## [Exercises to complete]
[a] Decide whether each statement below agrees with the excerpt on convertitis. Mark each yes or no and quote the words from the excerpt that decide it.
(i) The excerpt says convertitis almost always wears off.
(ii) The excerpt places Imam Abdullah Quilliam's founding of the Anglo-Muslim movement in London.
(iii) The excerpt puts the number of converts at about a hundred thousand.
[b] Render the entries from the line with "where the candles" to the line with "[731,142,756,152]" as a Markdown table. Use the columns Num and Content, give one row per line, and skip blank lines.

The Rainbow Culture of Islam

Extracted from his article “British and Muslim” by Shaykh Abdal Hakim Murad

The initial and quite understandable response of many newcomers (to Islam) is to become an absolutist. Everything going on among pious Muslims is angelic; everything outside the circle of the faith is demonic. The appeal of this outlook lies in its simplicity. The newly rearranged landscape upon which the convert looks is seen in satisfying black and white terms of: them versus us; good against evil.

This mindset is sometimes called convertitis. It is a common illness, which can make those who have caught it rather difficult to deal with. Fortunately, it almost always wears off. The only exceptions are those weak souls who imagine that the buzz of excitement caused by their absolutist, Manichean division of the world was a necessary part of Islamic piety, or even that it has some spiritual significance. Such people are often condemned to wander from faction to faction, always joining something new, in an attempt to regain the initial excitement engendered by their conversion.

Most new Muslims, however, soon see through this. A majority of people come to Islam for real spiritual or intellectual reasons, and will continue with their quest once they are inside Islam. Becoming Muslim is, after all, only the first step to felicity. Those individuals who adopt Islam because they need an identity will be condemned to wander the sectarian and factional hall of mirrors, constantly looking for the perfect group that will give them their desperately needed sense of speciality and superiority.

But actions are by intentions. A hundred years ago the founder of the Anglo-Muslim movement, Imam Abdullah Quilliam, in Liverpool, was writing that those British people who convert for Allah and His Messenger would, by the grace of God, be rightly guided. Those who convert for any other reason are in serious spiritual trouble. Just as the salah (i.e. prayer) is invisibly invalidated if the niyyah (i.e. intention) at its outset is not correct, similarly, Islam will not work for us unless we have entered it in faith, out of a sincere quest for God’s good pleasure. If things are not going right for us, if we find no delight in our prayers, if Ramadan simply makes us hungry, if we cannot seem to find the right mosque or the right company to take us forward, then we would do well to start by examining our intentions. Did we become Muslims only, and purely, to bring our souls to God? Other reasons: solidarity with the oppressed, admiration for Muslims we know, desire to join a group, the love of a woman – none of these are adequate foundations for our lives as Muslims deserving of Allah’s grace and guidance. Imam al-Qushayri says that spiritual aspirants are only deprived of attainment when they neglect the foundations. So we need to look within, and if necessary, renew our faith, following the Prophetic Sunnah. Renew your iman, a celebrated Hadith enjoins.

So what are we? Statistically, perhaps, fifty thousand people. But once we have taken the plunge, and enjoyed the feel of Islam, and come to know through experience, rather than through reading books, that Islam is a way of sobriety, dignity, poise and rewarding spirituality, what exactly is our self-definition? When we meet family and friends who are not Muslim, how do we carry ourselves? Do we treat Islam as a great secret? A discreet eccentricity that we hope people will not be so crude as to mention? Or, on the contrary, something we wear on our sleeves, feeling that it is our duty constantly to steer the conversation back into sacred quarters, confronting people with Islam, that they might have no argument against us at the Resurrection?

## [Excerpts of labeled region data]
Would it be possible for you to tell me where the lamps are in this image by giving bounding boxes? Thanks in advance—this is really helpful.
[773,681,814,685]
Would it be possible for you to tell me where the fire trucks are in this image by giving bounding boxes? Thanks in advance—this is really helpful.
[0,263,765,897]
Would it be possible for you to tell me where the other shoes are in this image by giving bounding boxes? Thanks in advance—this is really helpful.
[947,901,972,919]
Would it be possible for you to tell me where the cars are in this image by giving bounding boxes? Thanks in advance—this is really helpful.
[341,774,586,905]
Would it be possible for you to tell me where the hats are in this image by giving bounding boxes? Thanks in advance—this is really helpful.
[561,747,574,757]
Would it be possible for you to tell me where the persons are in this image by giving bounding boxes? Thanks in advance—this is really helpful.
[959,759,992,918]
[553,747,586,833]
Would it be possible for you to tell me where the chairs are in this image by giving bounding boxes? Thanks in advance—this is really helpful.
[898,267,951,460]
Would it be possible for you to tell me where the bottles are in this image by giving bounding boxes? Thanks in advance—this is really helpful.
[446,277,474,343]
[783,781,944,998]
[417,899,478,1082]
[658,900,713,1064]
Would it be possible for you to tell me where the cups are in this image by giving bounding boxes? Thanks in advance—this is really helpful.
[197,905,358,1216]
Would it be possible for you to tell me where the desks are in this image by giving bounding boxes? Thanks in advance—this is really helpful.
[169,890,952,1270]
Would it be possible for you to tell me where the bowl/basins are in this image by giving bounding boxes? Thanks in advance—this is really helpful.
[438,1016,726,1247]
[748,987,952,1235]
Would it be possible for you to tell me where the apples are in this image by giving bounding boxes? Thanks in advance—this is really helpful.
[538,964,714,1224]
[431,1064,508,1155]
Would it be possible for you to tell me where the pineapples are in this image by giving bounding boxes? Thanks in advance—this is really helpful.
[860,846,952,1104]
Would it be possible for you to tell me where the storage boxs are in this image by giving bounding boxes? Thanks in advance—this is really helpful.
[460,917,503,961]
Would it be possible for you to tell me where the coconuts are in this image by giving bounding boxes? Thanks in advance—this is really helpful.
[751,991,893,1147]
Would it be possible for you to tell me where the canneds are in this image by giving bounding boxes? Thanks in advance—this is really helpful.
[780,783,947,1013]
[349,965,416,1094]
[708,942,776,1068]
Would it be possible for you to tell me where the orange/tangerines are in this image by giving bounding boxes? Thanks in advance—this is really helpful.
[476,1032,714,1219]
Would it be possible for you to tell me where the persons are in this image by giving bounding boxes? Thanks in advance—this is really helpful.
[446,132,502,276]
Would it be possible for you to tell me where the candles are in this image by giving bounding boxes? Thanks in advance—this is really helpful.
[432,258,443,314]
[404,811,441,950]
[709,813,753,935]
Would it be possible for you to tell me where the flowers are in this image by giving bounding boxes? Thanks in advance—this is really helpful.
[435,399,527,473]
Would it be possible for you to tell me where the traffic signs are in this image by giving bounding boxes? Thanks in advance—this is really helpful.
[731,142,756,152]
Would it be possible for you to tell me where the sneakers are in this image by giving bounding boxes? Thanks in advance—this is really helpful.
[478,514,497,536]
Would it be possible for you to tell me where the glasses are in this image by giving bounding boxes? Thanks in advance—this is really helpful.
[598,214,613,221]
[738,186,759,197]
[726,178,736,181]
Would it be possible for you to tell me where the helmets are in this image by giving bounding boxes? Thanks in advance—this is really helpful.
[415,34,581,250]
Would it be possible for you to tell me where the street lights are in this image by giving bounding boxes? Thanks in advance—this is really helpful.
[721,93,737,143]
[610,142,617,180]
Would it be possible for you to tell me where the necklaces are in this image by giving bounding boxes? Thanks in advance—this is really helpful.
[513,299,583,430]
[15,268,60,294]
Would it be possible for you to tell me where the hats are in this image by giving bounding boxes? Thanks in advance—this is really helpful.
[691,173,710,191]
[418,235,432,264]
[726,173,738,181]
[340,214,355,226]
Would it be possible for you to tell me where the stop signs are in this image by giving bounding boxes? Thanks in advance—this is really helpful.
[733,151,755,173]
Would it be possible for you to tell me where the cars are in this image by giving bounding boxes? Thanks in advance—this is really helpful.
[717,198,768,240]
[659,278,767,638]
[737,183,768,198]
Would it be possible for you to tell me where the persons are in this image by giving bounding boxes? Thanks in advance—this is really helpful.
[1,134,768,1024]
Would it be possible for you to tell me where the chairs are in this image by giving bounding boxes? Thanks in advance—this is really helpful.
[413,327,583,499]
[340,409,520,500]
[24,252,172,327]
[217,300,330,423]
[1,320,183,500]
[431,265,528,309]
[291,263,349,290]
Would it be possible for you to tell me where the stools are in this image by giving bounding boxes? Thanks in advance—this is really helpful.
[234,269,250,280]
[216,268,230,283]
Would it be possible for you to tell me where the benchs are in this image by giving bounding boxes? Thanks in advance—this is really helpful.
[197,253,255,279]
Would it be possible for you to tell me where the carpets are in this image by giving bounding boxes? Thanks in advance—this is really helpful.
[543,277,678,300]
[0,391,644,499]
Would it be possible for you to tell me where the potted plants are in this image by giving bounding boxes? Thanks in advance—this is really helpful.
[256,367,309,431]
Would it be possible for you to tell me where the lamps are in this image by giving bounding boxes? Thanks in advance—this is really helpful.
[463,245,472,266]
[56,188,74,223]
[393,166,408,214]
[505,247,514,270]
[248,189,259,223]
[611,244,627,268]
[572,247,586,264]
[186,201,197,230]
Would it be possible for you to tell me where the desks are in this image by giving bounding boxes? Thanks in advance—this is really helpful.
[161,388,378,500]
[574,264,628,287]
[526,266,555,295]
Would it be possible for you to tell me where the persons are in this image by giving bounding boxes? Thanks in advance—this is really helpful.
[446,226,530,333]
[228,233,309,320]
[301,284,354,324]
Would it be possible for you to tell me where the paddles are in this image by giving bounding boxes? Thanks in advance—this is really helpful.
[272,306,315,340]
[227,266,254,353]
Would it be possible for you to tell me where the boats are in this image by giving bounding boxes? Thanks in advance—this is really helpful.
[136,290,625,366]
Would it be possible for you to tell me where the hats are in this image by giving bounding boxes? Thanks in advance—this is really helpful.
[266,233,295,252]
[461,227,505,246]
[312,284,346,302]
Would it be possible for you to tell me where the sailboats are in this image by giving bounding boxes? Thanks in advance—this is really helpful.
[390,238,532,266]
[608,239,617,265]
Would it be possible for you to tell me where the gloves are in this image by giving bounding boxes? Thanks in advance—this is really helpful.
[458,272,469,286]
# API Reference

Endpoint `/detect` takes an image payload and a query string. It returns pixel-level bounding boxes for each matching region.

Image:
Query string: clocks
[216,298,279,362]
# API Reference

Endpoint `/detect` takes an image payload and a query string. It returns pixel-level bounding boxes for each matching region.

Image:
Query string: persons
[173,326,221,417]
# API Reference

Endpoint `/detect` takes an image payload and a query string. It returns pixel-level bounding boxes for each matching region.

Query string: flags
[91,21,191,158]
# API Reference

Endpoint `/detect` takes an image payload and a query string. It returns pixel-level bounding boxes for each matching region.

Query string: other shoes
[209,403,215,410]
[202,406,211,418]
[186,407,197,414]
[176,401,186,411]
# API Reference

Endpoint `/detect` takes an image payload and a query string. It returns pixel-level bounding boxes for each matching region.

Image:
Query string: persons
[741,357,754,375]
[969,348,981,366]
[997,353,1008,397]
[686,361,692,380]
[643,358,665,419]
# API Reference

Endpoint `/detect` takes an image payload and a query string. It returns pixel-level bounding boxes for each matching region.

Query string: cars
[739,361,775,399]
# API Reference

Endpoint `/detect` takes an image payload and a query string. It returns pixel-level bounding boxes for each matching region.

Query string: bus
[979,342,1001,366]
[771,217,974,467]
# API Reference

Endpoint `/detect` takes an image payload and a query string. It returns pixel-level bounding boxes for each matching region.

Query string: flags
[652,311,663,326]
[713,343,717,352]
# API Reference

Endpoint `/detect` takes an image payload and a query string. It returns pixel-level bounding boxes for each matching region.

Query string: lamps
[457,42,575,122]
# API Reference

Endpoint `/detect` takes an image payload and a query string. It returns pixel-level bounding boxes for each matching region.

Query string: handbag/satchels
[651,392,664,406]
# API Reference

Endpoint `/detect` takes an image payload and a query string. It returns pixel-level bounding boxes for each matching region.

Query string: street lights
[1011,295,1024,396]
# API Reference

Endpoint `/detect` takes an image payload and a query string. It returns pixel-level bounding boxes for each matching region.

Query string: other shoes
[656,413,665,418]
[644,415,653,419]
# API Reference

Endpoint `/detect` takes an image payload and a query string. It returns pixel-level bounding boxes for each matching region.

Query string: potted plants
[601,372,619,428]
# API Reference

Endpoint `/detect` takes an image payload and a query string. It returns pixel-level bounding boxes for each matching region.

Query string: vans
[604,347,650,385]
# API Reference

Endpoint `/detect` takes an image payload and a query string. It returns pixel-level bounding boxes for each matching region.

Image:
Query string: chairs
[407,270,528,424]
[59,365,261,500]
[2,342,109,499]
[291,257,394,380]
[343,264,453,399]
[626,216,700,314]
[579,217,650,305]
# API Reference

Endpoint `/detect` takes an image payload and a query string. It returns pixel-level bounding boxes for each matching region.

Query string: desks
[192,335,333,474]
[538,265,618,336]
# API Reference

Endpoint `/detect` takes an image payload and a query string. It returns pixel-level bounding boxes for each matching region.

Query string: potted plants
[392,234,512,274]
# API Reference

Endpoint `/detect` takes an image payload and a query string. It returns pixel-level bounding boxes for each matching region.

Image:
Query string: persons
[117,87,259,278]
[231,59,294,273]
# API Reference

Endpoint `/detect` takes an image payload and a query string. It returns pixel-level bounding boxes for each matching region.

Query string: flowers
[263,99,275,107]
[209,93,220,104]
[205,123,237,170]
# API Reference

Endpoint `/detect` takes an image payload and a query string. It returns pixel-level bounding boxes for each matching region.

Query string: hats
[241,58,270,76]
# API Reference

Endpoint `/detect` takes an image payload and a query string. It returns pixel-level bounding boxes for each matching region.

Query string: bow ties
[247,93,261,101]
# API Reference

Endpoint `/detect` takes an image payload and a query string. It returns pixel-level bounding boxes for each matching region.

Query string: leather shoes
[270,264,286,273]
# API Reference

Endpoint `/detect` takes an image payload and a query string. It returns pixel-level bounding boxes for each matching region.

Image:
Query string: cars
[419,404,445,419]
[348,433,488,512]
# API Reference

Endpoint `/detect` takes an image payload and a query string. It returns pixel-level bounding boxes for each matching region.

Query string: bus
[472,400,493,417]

## [Task responses]
[a]
(i) Yes: "Fortunately, it almost always wears off."
(ii) No: "the founder of the Anglo-Muslim movement, Imam Abdullah Quilliam, in Liverpool"
(iii) No: "Statistically, perhaps, fifty thousand people."

[b]
| Num | Content |
|---|---|
| 1 | Would it be possible for you to tell me where the candles are in this image by giving bounding boxes? Thanks in advance—this is really helpful. |
| 2 | [432,258,443,314] |
| 3 | [404,811,441,950] |
| 4 | [709,813,753,935] |
| 5 | Would it be possible for you to tell me where the flowers are in this image by giving bounding boxes? Thanks in advance—this is really helpful. |
| 6 | [435,399,527,473] |
| 7 | Would it be possible for you to tell me where the traffic signs are in this image by giving bounding boxes? Thanks in advance—this is really helpful. |
| 8 | [731,142,756,152] |